Rose vervain is one of my first natives to begin flowering in the beds and starts in some years in late February. I’ve watched the earliest swallowtails flit above the flowers. The bloom color combines well with Phlox pilosa. It’s almost a perfect color echo, the vervain being ever so slightly more purple as it fades from bloom and the phlox being ever so slightly more pink as it is just beginning to flower.
My wild type plants finish flowering in spring, but other selections flower longer into the year. ‘Homestead Purple’, a purple variety that was found on a homestead in Georgia, is probably the best known cultivar.
And, over the past year, I have gotten to know ‘Kathy’s Kandy’ well, an introduction from my friend and mentor Carol Reese of Tennessee. Her friend Kathy found it growing in a horse pasture and said that it flowered 10 months out of the year. For us in Texas, that’s true, too, minus the warmest and coldest parts of the year.

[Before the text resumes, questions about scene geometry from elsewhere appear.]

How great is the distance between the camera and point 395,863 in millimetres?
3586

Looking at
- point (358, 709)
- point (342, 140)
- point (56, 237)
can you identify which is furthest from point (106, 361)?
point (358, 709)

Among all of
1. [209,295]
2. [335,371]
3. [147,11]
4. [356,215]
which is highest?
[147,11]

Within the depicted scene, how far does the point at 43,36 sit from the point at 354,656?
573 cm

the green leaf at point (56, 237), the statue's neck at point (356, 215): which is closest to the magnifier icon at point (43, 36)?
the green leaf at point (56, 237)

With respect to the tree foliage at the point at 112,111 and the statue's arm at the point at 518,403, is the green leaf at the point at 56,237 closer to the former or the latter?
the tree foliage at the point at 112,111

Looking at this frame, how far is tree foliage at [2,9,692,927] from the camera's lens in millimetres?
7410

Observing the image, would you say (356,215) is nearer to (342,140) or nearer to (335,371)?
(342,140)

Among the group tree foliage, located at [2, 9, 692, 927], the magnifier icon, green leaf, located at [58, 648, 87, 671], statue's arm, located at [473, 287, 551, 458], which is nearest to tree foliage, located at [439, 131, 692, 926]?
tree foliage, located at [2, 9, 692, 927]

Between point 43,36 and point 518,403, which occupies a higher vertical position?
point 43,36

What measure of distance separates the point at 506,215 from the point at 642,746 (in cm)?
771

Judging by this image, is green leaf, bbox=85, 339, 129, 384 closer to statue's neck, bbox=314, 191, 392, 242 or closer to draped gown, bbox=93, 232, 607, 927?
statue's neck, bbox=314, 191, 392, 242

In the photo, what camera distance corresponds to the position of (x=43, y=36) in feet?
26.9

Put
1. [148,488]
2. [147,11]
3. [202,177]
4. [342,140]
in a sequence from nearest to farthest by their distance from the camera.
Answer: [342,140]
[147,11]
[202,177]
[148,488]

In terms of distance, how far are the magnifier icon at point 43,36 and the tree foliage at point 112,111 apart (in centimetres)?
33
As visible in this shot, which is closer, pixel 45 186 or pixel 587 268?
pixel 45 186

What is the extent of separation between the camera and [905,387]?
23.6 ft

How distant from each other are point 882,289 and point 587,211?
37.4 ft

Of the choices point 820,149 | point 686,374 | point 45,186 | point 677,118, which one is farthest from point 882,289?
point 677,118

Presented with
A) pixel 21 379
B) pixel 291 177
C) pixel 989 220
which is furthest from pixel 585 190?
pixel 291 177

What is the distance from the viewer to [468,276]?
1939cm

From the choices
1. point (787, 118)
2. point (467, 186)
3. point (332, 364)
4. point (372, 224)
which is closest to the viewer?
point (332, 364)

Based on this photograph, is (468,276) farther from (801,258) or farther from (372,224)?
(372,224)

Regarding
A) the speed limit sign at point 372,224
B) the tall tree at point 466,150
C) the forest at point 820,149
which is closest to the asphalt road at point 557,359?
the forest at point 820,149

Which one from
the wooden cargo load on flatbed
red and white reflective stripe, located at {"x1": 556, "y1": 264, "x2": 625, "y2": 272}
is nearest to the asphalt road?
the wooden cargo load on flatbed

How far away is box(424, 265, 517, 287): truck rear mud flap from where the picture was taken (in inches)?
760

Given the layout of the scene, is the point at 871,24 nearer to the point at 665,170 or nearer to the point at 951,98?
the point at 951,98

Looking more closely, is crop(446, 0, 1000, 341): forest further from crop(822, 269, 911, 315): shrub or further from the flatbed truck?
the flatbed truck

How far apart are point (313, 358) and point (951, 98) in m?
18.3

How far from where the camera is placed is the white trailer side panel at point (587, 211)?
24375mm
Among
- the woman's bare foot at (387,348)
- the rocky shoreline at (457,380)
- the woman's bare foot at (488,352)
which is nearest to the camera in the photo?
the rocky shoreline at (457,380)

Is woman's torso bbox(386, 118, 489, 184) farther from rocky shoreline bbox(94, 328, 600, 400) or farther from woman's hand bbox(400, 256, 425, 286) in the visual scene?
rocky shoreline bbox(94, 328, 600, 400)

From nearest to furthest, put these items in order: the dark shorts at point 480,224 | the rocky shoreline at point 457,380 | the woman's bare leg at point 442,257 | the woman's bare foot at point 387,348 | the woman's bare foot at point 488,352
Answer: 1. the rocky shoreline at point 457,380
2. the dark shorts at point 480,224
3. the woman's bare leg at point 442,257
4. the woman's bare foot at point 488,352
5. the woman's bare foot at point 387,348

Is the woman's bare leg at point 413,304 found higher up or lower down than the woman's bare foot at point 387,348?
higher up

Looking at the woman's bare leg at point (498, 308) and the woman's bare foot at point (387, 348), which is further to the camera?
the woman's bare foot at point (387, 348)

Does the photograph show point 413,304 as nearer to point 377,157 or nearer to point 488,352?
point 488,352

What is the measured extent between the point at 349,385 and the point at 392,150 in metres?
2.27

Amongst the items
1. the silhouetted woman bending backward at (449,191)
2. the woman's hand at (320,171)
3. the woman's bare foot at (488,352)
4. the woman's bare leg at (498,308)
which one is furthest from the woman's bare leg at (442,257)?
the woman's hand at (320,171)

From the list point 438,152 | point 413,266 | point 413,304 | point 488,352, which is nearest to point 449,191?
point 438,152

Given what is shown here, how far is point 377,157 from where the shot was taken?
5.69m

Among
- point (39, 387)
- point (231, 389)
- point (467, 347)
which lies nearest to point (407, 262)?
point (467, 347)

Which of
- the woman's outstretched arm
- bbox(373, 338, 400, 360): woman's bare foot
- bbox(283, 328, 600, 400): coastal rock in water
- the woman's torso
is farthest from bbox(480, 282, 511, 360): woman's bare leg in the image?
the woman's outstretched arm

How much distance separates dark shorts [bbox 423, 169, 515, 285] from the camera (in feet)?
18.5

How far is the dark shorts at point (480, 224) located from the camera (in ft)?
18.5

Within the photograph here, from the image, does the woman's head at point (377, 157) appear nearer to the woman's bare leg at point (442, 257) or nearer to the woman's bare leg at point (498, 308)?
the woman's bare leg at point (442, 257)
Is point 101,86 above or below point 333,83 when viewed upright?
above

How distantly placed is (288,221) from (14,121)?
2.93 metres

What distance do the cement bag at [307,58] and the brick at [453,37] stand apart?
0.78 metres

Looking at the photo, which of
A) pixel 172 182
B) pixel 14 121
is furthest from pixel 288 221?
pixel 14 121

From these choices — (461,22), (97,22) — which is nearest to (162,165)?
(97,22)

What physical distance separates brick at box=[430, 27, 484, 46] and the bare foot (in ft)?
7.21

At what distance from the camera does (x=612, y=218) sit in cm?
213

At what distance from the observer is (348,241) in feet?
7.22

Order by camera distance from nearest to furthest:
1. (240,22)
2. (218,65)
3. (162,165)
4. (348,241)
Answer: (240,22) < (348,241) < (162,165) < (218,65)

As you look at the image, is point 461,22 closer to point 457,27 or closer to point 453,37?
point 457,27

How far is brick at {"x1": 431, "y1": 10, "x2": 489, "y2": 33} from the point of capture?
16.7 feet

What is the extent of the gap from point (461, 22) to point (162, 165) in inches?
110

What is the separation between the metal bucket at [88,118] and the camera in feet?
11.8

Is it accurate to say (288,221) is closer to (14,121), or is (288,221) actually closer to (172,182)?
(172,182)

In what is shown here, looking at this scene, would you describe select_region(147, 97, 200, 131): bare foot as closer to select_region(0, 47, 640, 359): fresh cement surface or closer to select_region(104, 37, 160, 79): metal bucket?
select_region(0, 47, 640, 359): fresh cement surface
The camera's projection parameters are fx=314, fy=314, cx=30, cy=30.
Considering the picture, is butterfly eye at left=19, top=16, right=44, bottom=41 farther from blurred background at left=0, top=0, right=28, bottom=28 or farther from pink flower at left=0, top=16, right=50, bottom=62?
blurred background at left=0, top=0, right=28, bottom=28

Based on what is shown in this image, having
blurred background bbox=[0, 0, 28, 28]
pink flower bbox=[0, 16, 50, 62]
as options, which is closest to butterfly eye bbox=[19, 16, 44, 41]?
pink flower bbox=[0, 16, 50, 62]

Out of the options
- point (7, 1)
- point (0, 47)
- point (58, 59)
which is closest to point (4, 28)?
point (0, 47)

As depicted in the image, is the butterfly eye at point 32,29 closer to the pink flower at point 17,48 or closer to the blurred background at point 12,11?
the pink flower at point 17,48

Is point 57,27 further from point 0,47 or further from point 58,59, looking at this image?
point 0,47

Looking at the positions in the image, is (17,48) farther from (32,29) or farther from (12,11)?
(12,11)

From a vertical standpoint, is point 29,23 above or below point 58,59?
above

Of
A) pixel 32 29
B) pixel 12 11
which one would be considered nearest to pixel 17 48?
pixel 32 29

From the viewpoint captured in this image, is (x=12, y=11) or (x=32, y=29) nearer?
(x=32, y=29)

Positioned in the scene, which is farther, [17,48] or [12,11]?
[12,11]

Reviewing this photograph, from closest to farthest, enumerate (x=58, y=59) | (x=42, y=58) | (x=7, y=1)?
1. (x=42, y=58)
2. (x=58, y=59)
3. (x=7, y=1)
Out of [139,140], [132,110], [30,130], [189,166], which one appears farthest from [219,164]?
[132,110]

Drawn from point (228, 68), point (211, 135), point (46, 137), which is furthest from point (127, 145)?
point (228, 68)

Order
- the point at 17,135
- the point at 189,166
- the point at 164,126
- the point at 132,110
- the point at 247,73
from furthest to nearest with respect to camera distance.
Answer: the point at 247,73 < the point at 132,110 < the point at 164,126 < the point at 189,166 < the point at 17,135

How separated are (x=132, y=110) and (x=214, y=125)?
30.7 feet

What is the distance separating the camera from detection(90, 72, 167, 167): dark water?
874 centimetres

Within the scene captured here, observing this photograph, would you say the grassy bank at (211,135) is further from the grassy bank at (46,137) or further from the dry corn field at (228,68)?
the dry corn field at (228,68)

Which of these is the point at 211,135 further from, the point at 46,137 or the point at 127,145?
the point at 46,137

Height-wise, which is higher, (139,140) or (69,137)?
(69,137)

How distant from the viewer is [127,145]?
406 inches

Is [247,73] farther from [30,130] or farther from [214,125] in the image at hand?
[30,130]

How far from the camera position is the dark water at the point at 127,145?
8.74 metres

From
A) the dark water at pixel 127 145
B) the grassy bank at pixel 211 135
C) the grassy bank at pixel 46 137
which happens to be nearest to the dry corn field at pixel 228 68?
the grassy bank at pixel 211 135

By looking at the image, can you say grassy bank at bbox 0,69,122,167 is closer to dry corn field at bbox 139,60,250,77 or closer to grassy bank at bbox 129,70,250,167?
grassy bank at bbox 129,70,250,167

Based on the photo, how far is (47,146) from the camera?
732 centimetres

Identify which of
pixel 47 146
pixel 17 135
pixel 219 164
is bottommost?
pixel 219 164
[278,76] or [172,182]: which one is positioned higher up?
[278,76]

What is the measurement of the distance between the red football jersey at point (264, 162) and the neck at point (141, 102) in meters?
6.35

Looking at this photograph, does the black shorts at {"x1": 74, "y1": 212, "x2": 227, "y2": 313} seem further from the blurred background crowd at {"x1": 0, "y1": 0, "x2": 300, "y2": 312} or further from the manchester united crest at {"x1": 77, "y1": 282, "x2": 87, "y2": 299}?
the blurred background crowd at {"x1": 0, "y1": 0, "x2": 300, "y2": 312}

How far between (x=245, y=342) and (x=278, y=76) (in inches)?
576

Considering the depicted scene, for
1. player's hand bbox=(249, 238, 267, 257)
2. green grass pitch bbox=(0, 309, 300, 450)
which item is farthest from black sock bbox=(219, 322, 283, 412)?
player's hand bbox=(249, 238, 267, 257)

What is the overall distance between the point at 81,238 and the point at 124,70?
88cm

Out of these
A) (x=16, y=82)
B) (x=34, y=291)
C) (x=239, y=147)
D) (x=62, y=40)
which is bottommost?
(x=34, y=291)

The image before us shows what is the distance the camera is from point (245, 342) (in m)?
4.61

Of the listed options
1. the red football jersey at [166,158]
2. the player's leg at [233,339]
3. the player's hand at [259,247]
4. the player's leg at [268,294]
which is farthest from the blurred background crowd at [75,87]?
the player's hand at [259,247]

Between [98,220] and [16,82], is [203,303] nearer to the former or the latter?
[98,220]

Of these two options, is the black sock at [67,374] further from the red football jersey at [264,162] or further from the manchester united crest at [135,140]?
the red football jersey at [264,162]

This year, there are less flowers on the hillside. The grassland has grown wilder and woolier, and pines have been replanted on the site, but I still see hints of lavender in the underbrush. Glandularia canadensis is a survivor in the wild and in my garden, and whether you welcome the species or cultivated forms of rose vervain into your plantings, I know you’ll enjoy watching this spring perennial hop from spot to spot through your beds.